# [DESCRIPTION OF THE TASK]
Please turn everything from the line containing "Out of the options" down to the line containing "Answer: point 220,378, point" into a Markdown table with the columns No. and Line, skipping blank lines.

** Start of RECORDS FOR THE TASK **

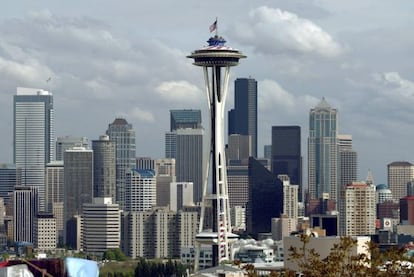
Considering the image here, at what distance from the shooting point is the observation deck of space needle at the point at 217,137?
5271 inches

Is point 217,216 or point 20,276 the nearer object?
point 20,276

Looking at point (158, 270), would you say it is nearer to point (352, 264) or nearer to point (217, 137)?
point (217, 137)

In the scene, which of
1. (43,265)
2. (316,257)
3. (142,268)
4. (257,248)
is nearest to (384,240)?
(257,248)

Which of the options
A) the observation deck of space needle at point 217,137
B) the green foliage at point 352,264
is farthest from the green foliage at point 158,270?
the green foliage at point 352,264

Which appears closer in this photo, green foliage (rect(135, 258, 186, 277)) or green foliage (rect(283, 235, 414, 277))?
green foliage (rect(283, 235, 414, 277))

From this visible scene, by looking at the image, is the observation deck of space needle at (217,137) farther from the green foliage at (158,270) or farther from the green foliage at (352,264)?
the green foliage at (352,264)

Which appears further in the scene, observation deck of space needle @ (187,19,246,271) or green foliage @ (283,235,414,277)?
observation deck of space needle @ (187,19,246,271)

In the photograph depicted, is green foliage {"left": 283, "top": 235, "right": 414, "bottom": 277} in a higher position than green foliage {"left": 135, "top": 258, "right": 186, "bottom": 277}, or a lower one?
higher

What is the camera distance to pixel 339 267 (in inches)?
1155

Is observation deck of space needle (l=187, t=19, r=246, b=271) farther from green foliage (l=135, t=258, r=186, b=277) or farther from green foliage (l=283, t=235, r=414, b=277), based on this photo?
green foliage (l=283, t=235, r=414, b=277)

** End of RECORDS FOR THE TASK **
** Start of RECORDS FOR THE TASK **

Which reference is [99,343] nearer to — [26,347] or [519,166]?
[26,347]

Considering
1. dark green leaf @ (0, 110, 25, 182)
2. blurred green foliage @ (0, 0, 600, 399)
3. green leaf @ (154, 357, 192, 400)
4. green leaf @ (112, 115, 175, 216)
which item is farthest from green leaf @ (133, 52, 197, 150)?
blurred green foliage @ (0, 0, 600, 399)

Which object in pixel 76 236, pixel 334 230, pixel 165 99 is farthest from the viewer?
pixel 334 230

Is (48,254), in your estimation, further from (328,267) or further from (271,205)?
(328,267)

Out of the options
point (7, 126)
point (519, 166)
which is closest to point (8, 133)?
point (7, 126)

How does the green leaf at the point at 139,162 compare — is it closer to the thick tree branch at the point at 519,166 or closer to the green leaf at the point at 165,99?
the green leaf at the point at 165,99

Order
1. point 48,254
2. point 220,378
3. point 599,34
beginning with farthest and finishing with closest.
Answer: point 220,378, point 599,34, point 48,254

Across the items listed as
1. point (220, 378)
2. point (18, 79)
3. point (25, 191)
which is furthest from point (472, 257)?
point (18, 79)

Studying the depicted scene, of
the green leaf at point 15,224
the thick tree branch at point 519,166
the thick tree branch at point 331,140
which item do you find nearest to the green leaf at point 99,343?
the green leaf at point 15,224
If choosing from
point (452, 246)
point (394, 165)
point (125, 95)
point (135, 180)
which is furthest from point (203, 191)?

** End of RECORDS FOR THE TASK **

# [RESULT OF THIS EXERCISE]
| No. | Line |
|---|---|
| 1 | Out of the options |
| 2 | point (7, 126) |
| 3 | point (519, 166) |
| 4 | which is closest to point (8, 133)? |
| 5 | point (7, 126) |
| 6 | How does the green leaf at the point at 139,162 compare — is it closer to the thick tree branch at the point at 519,166 or closer to the green leaf at the point at 165,99? |
| 7 | the green leaf at the point at 165,99 |
| 8 | Order |
| 9 | 1. point 48,254 |
| 10 | 2. point 220,378 |
| 11 | 3. point 599,34 |
| 12 | beginning with farthest and finishing with closest. |
| 13 | Answer: point 220,378, point 599,34, point 48,254 |